Aussi, il faut savoir que ce sont essentiellement les grands groupes qui ont décroché les principaux chantiers des JOP. Or, 80 % des entreprises du bâtiment sont des PME/TPE et ce ne sont pas eux qui ont bénéficié de ces marchés faute, logiquement, de moyens humains et financiers. Seulement 9 % de nos petites entreprises ont profité des opérations liées aux Jeux olympiques. Les retombées économiques sont donc limitées pour une grande partie des acteurs du bâtiment francilien. Nous ne pouvons pas parler « d’effet JO ».

AJ : À plus long terme, les besoins liés à la rénovation énergétique des bâtiments représentent toutefois une opportunité pour votre secteur…

Édouard Durier : Oui comme je vous le disais, le segment de l’entretien rénovation est le seul à connaître une très faible croissance en Île-de-France. Néanmoins cette opportunité est freinée aujourd’hui par la hausse des coûts des matériaux et un contexte inflationniste qui n’engage pas à de grands investissements. Le réajustement répété aussi des aides complique le travail des entreprises et leur compréhension par les particuliers qui ne savent pas à qui s’adresser et comment. Nous demandons à ce propos une véritable simplification des aides à la rénovation.

AJ : Comment vous positionnez-vous face à l’objectif, en 2050, de zéro artificialisation nette (ZAN) des sols ?

Édouard Durier : C’est évidemment un sujet d’inquiétude majeur pour nous. Non pas que nous ne reconnaissions pas la nécessité de protéger l’environnement, cependant nous faisons face, encore et toujours, à un besoin de logement élevé, qui plus est en Île-de-France. La région reste très attractive. La demande est importante, or l’offre ne suit pas le rythme. 35 000 logements sont construits chaque année en Île-de-France, nous estimons qu’il en faudrait le double. Il est essentiel que les acteurs publics réfléchissent, avec les professionnels du bâtiment, à une manière différente de construire du logement dans la région.

AJ : Travaillez-vous dans ce contexte à l’avenir de votre activité ? Le monde du bâtiment de demain n’aura probablement plus rien à voir avec celui d’aujourd’hui…

Édouard Durier : Tout à fait, et notre fédération a déjà lancé une réflexion à ce sujet avec une commission consacrée à l’innovation et les perspectives du secteur.
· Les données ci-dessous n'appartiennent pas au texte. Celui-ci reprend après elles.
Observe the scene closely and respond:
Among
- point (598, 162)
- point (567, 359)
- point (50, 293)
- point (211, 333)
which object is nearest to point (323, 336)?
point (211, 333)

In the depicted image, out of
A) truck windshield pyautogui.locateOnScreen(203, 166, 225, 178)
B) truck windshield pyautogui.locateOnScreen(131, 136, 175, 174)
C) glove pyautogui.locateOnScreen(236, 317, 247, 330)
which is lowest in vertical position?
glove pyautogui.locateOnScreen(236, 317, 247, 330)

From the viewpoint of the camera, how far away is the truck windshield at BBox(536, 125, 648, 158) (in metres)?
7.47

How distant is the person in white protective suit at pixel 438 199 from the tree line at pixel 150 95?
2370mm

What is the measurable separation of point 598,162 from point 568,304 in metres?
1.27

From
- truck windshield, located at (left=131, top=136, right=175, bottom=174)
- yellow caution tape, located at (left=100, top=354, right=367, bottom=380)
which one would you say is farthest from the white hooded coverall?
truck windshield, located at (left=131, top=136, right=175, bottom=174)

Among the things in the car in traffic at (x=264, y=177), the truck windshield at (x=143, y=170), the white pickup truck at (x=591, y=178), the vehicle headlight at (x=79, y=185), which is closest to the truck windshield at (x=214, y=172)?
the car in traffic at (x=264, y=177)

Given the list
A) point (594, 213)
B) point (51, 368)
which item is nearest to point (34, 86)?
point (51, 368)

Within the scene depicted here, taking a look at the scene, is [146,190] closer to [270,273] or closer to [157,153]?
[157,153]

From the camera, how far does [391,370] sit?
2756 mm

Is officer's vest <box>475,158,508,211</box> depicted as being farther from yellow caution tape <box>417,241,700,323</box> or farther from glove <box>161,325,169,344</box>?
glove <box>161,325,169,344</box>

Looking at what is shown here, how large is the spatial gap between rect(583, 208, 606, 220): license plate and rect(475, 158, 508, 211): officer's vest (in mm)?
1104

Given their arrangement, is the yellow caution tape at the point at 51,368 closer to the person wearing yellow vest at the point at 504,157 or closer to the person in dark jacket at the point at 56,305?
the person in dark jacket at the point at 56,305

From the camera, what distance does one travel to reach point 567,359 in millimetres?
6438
À l’échelle de la région Île-de-France nous travaillons aussi sur ce défi. Construire la métropole de demain, comme celle de Paris, nécessitera obligatoirement de nouvelles façons de faire et de nouvelles visions. Par exemple, nous sommes favorables à un rehaussement des bâtiments déjà existants dans Paris.

Enfin nous préparons les petites entreprises aux métiers de demain, davantage basés sur la rénovation, et à la numérisation toujours plus importantes des tâches.